UPDATE: March 9, 2021: The Massachusetts Nurses Association began their strike Monday outside the hospital, which is staffed with replacement nurses who are "fully oriented, trained and on the units taking care of patients," according to a release from St. Vincent.
"They are providing needed care while the MNA is outside of the hospital, striking, in the midst of the ongoing global pandemic," the hospital said in its release.
It is unclear when the two sides will meet again for another negotiation session. MNA said there is no date set and that the hospital is "forcing the strike," in an email statement.
Dive Brief:
- Some 800 registered nurses at Tenet’s St. Vincent Hospital in Worcester, Massachusetts are set to strike Monday following a breakdown in negotiations over a new contract they’ve been bargaining for since November 2019. The strike is open-ended, with no set duration, according to the Massachusetts Nurses Association.
- St. Vincent will remain open and made a $1.7 million payment to hire replacement nurses, with a final $3.7 million payment due Friday, according to a release from the hospital.
- Staffing ratios are key, with the union lamenting its members have filed 110 unsafe staffing reports since Jan. 1. But the hospital’s CEO Carolyn Jackson argued the nurses are putting their own interests above the community "over invalid complaints about quality and safety."
Dive Insight:
In 2000, nurses at St. Vincent waged a 49-day strike over their first union contract.

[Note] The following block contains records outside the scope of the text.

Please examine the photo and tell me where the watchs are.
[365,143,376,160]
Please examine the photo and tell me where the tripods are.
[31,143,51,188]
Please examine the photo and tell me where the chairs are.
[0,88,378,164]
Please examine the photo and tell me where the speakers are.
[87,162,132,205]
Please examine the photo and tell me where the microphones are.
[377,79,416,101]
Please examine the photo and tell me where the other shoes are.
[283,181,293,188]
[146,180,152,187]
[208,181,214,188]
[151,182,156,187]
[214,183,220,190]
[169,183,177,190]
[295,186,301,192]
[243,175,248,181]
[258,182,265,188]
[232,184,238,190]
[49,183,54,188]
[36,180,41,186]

It ended when both parties reached a deal brokered by former U.S. Sen. Ted Kennedy, D-Mass., that resulted in provisions to limit mandatory overtime.
More than twenty years later, nurses at the hospital are still fighting for staffing provisions they say are needed to provide safe, quality care. They plan to rally outside the hospital starting Sunday evening, then every day from 6 a.m. to midnight until a settlement is reached, according to a release from MNA.
The nurses willingness to go on an open-ended strike "demonstrates how frustrated they are with the situation and how bad things are —they are really willing to take a stand no matter how long it takes to make sure that they have the ability to provide safe patient care," Rebecca Givan, associate professor in the School of Management and Labor Relations at Rutgers University, said.
"The employer showing how many millions of dollars it's spending on replacement nurses to try to break the strike also demonstrates that it's really not about the money, but about the power," Givan said.
In addition to the unsafe staffing reports, the union cited an uptick in patient falls, more patients suffering from preventable bed sores and increased delays in treatment and medications, according to a release.
Inadequate staffing levels, excessive patient assignments and cuts to support staff are to blame, and over the last ten months, more than 100 nurses have left St. Vincent, the union said in a release.
The hospital made an offer Monday night that the union rejected, setting the stage for the looming work stoppage, according to a release from St. Vincent.
The hospital called its offer "the most generous wage package in more than 10 years, with total raises of up to 36 percent for some nurses, as well as increases in staffing guidelines, which are already considered among the best of all Massachusetts hospitals."